Husbands, Love Your Wives

This holiday can be awkward for guys, especially if they do not have a gift. Mainly, the awkwardness comes from ladies because the woman in our lives always apply more meaning to this holiday than the guys.

Here is what I am referring to…
When I was younger and had a girl in my life, there was always this strange significance placed on the holiday, especially when it was the first we had experienced together. Should I buy her a gift? Are we that serious? Will she be angry at me if I just pretend like the holiday doesn’t exist? Is she going to apply too much significance to this gift?

Then once the decision was made to leap to a gift, the decision had to be made on what to give. There was all kinds of custom and meaning applied to the level of what was given. Am I going to reveal too much seriousness for the girl and scare her? Will she think I am way more in to her than I am?

It was a silly dance, but this sort of thing was serious stuff when I was younger.

Matter of fact, I bet all of you remember the first Valentine’s Day together with your husband or wife and this feeling of uneasiness associated with the meaning of gifts and what to give. Then we get married…

For many of us, once we are married we relax the urgency in observing or giving gifts of any kind on Valentine’s Day. We justify it by expense, or maybe, we even decide that our marriage relationship is “too deep” to rely on a superficial holiday custom like Valentine’s Day. We have more serious stuff to attend to like raising a family or running a business. Or, our marriage is defined by years together not a single day.

So guys, I am going to be real honest with you here…(Ladies you have my permission to share this email with your husbands.)

Getting your wife something on Valentine’s Day still has a lot of meaning even if she tells you it does not. Of course, you don’t have to worry with the strange dance of gift giving like I described earlier.

Getting your wife something on Valentine’s Day still has a lot of meaning even if she tells you it does not.

But, not doing something for your wife when so many others are getting flowers and cards is hard for her. Again, she may tell you it is okay, but don’t believe her. She is lying. 🙂 Of course, I mean this in the nicest way!!
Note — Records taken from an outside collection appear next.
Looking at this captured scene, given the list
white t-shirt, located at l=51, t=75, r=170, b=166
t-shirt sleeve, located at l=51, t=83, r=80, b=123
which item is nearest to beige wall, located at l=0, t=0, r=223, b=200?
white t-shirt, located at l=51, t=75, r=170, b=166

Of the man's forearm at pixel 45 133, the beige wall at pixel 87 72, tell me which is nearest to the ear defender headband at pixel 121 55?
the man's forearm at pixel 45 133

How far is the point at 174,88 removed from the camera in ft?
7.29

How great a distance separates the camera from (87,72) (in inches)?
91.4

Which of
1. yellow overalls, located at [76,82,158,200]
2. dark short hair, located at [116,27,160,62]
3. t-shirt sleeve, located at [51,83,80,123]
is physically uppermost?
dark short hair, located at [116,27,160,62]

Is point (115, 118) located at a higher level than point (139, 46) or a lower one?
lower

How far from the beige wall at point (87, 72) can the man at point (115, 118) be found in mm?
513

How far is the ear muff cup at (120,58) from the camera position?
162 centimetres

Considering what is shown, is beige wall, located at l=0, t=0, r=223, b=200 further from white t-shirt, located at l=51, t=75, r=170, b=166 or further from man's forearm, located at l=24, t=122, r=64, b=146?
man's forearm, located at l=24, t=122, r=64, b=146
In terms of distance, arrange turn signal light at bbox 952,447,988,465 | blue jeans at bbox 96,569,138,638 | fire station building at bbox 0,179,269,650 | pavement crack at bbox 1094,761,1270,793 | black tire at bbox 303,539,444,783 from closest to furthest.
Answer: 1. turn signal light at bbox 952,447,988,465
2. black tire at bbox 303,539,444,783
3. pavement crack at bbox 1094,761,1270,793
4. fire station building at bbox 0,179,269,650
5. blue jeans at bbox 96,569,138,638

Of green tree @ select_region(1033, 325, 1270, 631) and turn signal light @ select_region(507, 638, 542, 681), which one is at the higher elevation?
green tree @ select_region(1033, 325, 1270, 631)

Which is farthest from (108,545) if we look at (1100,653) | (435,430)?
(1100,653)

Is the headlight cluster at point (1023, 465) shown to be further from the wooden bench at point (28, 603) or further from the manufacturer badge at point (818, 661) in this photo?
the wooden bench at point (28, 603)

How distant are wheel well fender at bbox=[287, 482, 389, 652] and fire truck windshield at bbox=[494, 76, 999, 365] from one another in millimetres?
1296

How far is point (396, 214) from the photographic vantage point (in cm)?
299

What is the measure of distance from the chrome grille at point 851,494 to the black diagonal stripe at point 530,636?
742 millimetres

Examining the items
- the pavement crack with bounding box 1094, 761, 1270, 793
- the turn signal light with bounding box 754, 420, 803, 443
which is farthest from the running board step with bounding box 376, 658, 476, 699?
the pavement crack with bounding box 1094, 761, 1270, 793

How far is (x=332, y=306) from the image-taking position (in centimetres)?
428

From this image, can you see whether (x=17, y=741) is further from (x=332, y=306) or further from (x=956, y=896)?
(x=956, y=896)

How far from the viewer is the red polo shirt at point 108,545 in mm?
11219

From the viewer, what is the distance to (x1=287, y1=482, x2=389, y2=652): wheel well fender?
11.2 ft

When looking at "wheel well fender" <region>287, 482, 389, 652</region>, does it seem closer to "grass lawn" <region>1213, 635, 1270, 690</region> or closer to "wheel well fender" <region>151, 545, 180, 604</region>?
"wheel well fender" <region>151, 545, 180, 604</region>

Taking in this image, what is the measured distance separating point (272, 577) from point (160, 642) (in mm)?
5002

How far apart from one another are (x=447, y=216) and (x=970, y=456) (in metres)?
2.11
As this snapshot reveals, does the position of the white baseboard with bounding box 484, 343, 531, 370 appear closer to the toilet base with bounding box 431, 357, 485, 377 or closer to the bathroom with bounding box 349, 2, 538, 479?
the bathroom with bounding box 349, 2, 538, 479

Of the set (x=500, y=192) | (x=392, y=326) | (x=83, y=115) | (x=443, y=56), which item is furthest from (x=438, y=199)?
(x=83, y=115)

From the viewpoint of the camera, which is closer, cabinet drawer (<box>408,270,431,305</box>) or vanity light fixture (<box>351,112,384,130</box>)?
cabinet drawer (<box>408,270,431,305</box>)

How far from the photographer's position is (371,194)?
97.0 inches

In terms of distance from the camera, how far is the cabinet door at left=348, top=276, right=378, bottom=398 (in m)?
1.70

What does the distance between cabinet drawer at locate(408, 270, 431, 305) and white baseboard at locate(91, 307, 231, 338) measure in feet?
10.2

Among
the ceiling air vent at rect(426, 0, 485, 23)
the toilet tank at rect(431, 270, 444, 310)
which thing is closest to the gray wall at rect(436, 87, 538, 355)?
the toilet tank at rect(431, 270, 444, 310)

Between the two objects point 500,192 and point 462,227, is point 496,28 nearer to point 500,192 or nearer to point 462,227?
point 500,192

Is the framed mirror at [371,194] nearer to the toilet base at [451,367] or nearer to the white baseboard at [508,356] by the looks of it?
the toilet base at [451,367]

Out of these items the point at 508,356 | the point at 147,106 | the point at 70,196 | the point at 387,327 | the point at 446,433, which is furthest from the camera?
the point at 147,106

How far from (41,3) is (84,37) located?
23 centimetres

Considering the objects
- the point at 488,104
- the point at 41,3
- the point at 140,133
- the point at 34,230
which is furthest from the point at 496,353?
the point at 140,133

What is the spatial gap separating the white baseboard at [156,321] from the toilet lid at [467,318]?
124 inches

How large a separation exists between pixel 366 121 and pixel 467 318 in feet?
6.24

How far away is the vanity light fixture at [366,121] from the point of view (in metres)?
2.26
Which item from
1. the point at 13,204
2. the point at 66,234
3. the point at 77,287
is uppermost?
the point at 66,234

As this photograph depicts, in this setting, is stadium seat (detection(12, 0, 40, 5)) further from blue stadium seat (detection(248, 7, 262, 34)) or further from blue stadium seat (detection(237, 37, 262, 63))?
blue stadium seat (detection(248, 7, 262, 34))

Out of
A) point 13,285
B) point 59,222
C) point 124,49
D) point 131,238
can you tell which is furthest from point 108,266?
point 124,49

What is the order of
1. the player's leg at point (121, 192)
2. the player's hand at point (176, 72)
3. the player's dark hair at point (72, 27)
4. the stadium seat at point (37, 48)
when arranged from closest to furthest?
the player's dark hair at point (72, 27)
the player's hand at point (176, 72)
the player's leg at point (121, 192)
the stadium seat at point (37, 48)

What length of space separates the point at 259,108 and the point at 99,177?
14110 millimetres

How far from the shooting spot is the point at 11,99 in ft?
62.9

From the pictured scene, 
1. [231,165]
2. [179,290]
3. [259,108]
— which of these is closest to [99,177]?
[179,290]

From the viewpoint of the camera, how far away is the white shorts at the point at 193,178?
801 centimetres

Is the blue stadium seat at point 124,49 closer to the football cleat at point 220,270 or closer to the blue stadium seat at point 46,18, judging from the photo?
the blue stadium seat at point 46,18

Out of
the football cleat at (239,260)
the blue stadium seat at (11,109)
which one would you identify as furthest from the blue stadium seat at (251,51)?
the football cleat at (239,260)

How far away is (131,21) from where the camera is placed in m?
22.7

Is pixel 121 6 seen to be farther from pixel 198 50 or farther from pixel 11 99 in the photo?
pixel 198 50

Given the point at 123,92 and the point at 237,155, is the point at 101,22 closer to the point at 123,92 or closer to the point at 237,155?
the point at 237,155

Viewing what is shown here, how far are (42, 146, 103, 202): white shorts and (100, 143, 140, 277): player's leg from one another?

Or, you might even be thinking of the agreement you made with your wife about not giving gifts for Valentine’s Day. Well Husbands, I am telling you to break the agreement. Blow it up! Destroy it! If she gets angry with you, I thinking she is faking it! 🙂 Again, I mean that in the nicest way!

Do you remember those scenes from movies in which people are at a dance and sitting on the sides waiting for someone to come up to them? And, there is always that scene late in the evening that someone did not get asked to dance. That is kind of what this is like.

Now, I am not saying that you have to spend a ton of money or be overly romantic. Spending more money does not necessarily give you more credit or points. What I am telling you is that doing something for her, anything, will make her light up! All you need to do is to give her something or take her somewhere that indicates to her that you love her. That is it.

Some of you have heard me say this before, Scripture tells us in Ephesians to “love our wives.” I am sure that you remember these verses in chapter 5 and 6.

Well, Paul when instructing the church in Ephesus is not writing a book about a good marriage. He did not give an extensive thesis on what to do with wives, husbands and children. He picked one thing. For Husbands, it was “Husbands, love your wives.”

The way you should read that is above all else your wife needs to know that you love her. Push every other priority out of the way for the sake of making sure your wife knows you love her. Do not withhold your love. Do not let an opportunity go by with out expressing it to her. When you are tired, tell her you love her. Your words should say it. Your actions should say it. Everything you do should say it.

All of the problems in a marriage can be simplified into one of two things…Either the wife does not feel loved by the husband or the husband does not feel like the wife believes in him. So, this is a big deal.
Husbands,…love your wives!

Don’t let this weekend slip by. Husbands, do something for your wife!! It can be super big or it can be small and easy. You could spend days of creative energy on it or you could simply get her some flowers, or a balloon, or card. Whatever the case might be, just make sure you do something. And, whatever you do, make sure the gift says you love her in your own special way. 🙂

If I insulted any wives in the writing of this email, please forgive me!!